June is a reflective month for me. It’s beautiful here in Memphis. Lush, blooming, the humidity not quite yet a 24 hour condition.
Also, the start of second half of the year feels a like fresh start, but at what?
I spend a lot of time planning and thinking about what’s coming around the bend, even though I know that if I stay where my feet are as best I can, the future will show up anyway.
When I see what’s happening in the world, though, it’s hard to stay grounded. It’d be easier to crawl up in a ball in despair. I try to not look away, I try to stand firm in my feet and face it. The work helps me to not look away.
On a personal level, I’m trying to reclaim where I put my attention so as to carve out space. When I put my phone down and make room to read more books, play guitar, stare off into space, get bored, I immediately begin to feel stronger and more able to face the world.

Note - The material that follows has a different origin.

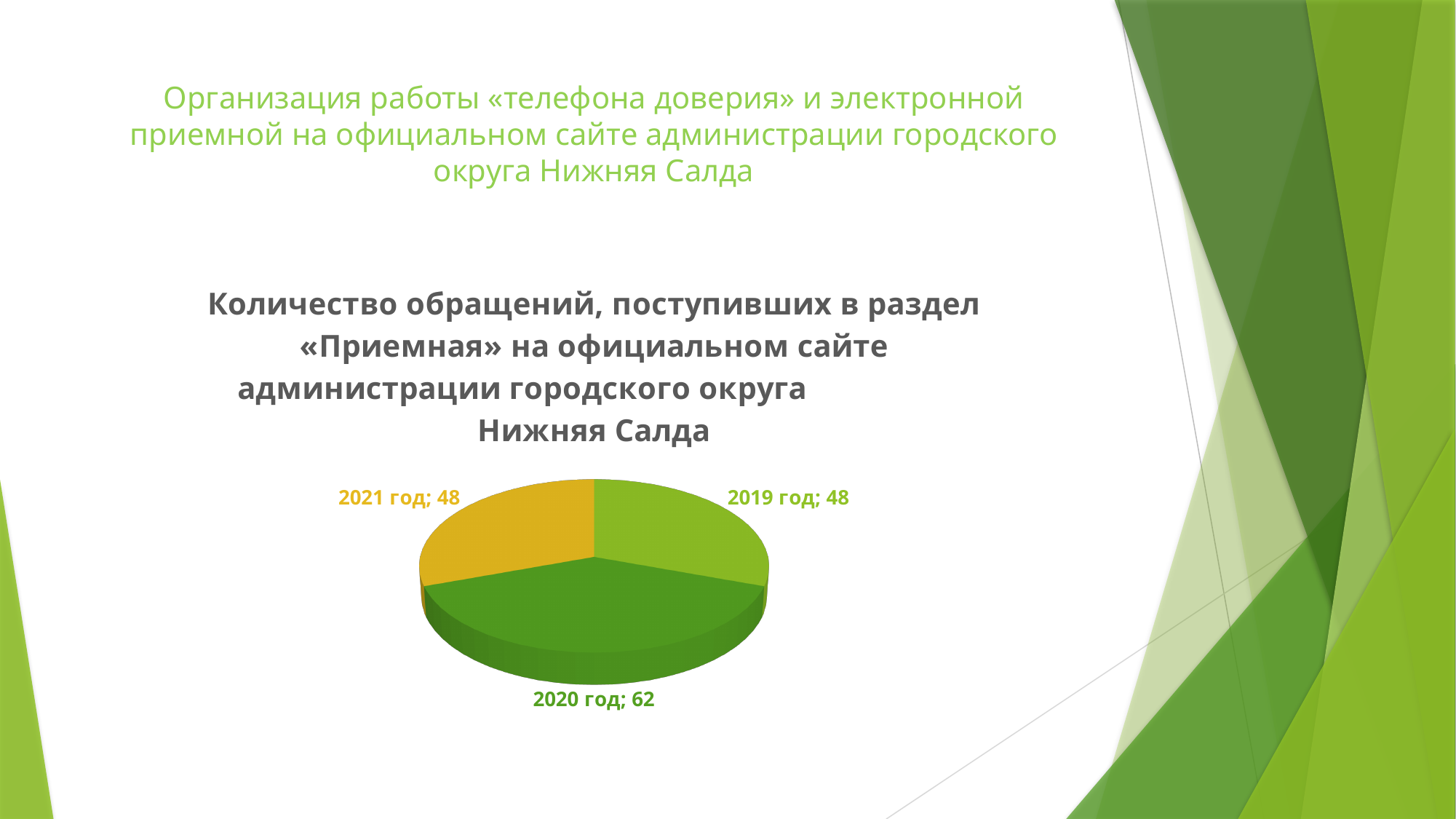
What kind of chart is shown on the slide? pie chart Which is larger, the value for 2020 год or the value for 2021 год? 2020 год What is the total of all values shown in the pie chart? 158 What is the value for 2021 год in the pie chart? 48 What is the difference between the values for 2020 год and 2019 год? 14 What colour is the 2021 год slice in the pie chart? yellow Which year has the highest value in the pie chart? 2020 год How many slices does the pie chart have? 3 What is the value for 2020 год in the pie chart? 62 What is the difference between the values for 2020 год and 2021 год? 14 What is the value for 2019 год in the pie chart? 48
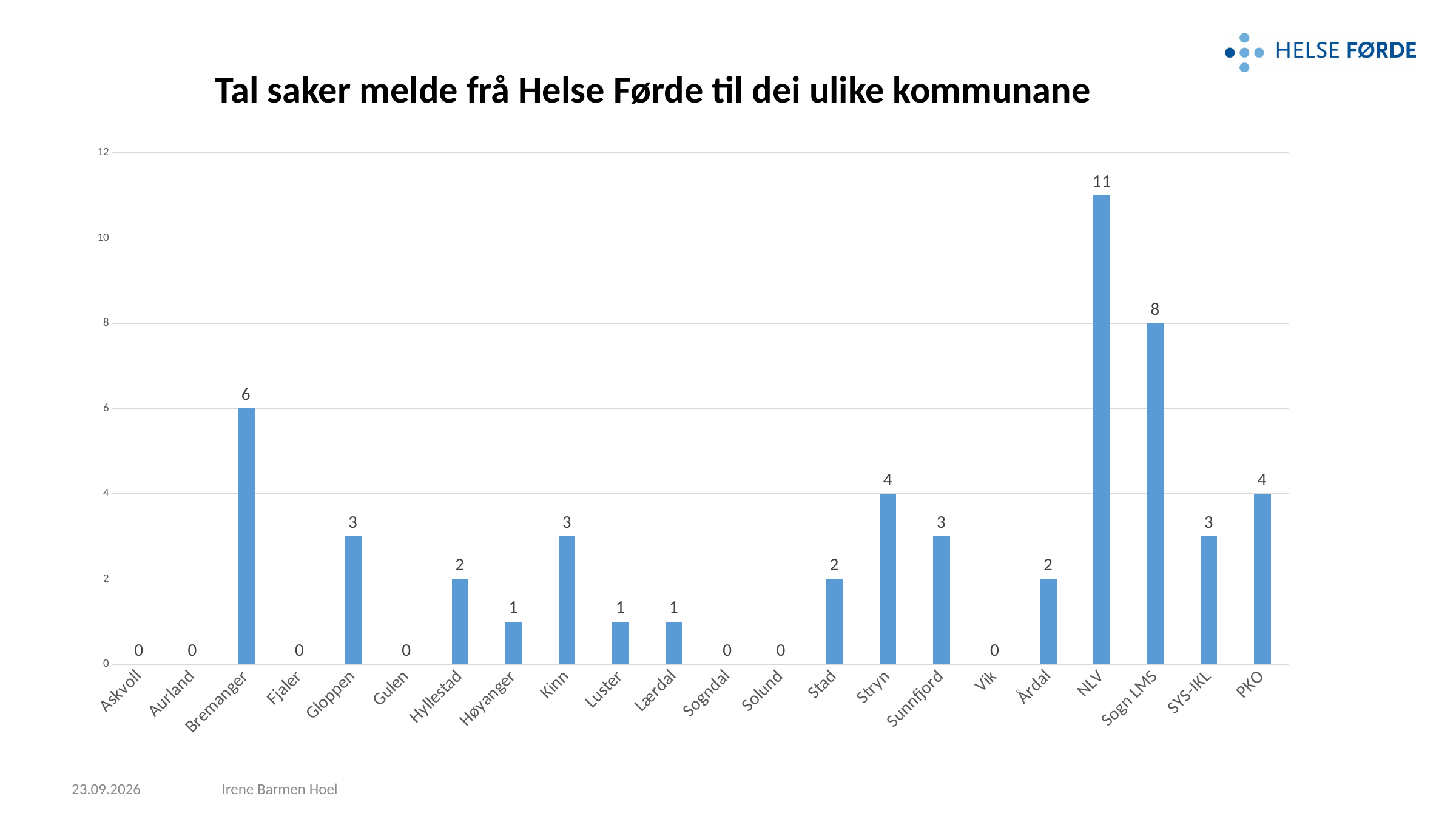
What kind of chart is shown on the slide? Bar chart What is the difference between the values for Bremanger and Gloppen? 3 What is the title of the chart? Tal saker melde frå Helse Førde til dei ulike kommunane Which is larger, the value for Stryn or the value for Sunnfjord? Stryn Which category has the highest value? NLV What is the difference between the values for NLV and Sogn LMS? 3 What is the value for Stryn? 4 Is the value for NLV greater or less than 10? greater How many categories are shown on the x axis? 22 What is the value for NLV? 11 What is the value for Sogn LMS? 8 What is the value for Bremanger? 6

I was talking with some friends this week about how we artists have to shapeshift in order to find the beginnings. The work is in a constant state of flux and entropy. To evolve as an artist requires disruption, disorder and destruction. I don’t need to throw my paintings on a pyre to make it happen, I just need to let the subtle dissonant notes in, allow small choices here and there to take a slightly different tone, to not overthink, to be where my feet are when the world breaks my heart and make something in spite of it.
This week I wrote. I had conversations. I walked in the park a lot. I moved my body. I watched tv. I made shredded carrot salad twice. I had dreams that helped me figure out a hard situation. I pulled my first Tarot card (holy shit!). I sat in a circle in silence with Quakers. I helped my mother shower and we made each other laugh. I babysat my friend’s 2 year old and she slept on my chest for two hours. I took a picture of the bottle brush buckeye in my driveway against the sky. I made another copy machine glitch drawing.